The inside job

At one moment in the 2012 presidential campaign season, President Obama lamented the difficulty of “changing Washington from the inside” in direct reference to the “Hope” and “Change” themes that had brought him into office in 2008. Of course, the desperate Romney immediately seized on this as an acknowledgement of Obama’s failure to fulfill election promises, declaring that  Obama’s remarks signaled the President’s final surrender in arguments over his competence. If we think of recurring “inside/outside” Washington rhetoric in terms of worlding, it’s worth remembering that binary conventions have always been the devil in definitions of world systems.The political expedience of phrases like George Bush’s “You’re either with us or against us” reinforce familiar notions of neatly delineated inclusions and exclusions. And these relics of western epistemology indeed carry a certain utility, especially in the shorthand of public communication.
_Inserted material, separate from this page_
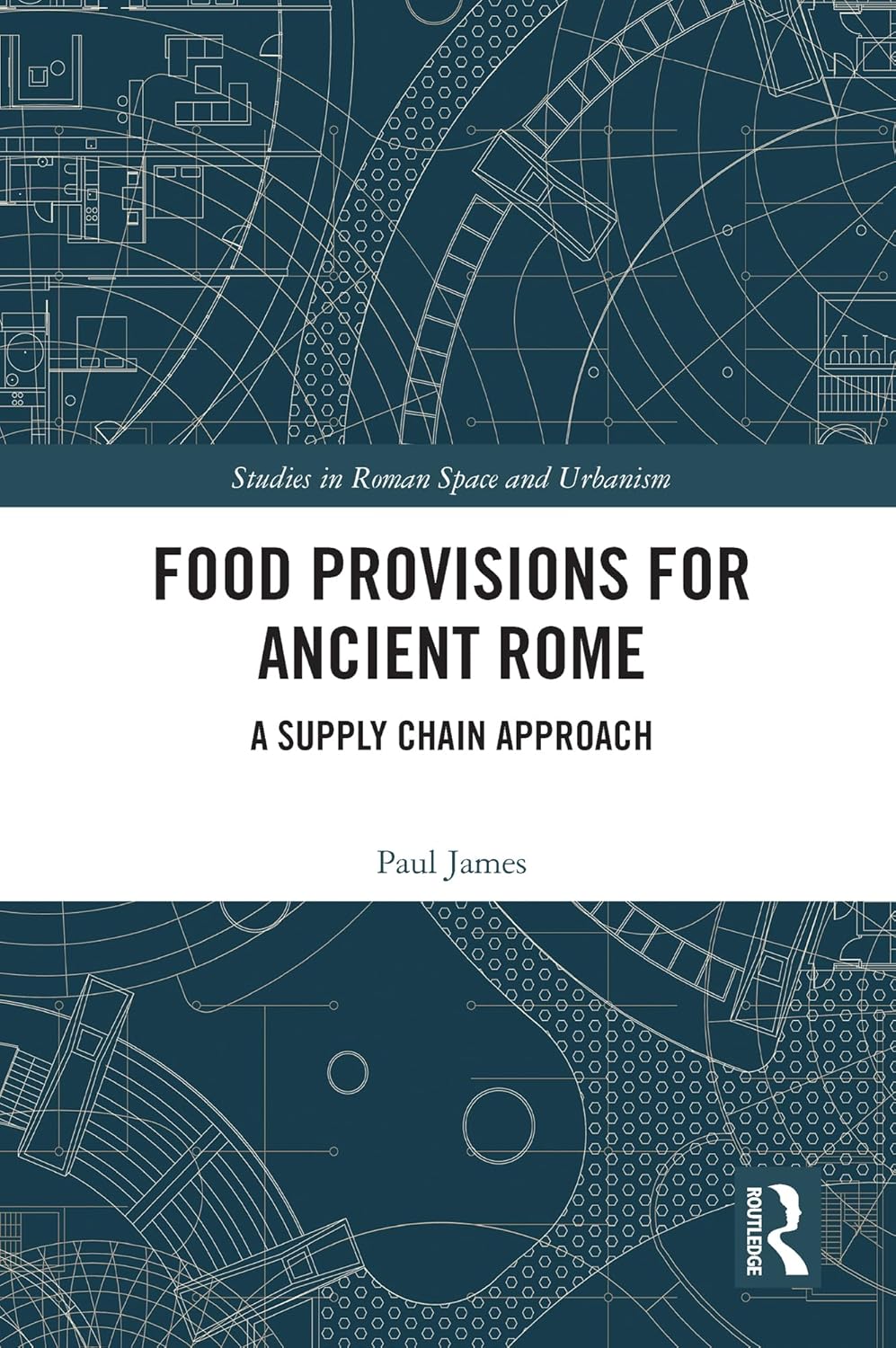 Paul James: Food Provisions for Ancient Rome (Paperback, 2023, Taylor & Francis Group)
But problems crop up when the going gets tough and the failure of “inside/outside” dichotomies becomes glaring, as in the Obama/Romney flap.  It turns out that the President actually had been making a more nuanced point about the permeability of inside/outside demarcations and the importance of ongoing dialogue between beltway leaders and their constituencies. After all, the very premise of representative democracy depends on the permeability of the inside/outside divide. But besides obfuscating Obama’s intent via truncation, the episode again revealed the Romney’s strategy of displacement in labeling it’s own perceived exclusion as that of the populous at large. Put another way, Obama in reality had accomplished huge changes from the “inside” in successfully enacting health care reform, a military withdrawal from Iraq, the repeal of DADT because of the “outside” choices manifest by majority votes in congressional and presidential elections. Of course, Obama slyly pivoted in later comments of his own by referencing Romney’s history of decision making in the very non-democratic sphere of corporate management, asking, “What kind of inside job are we talking about … really?”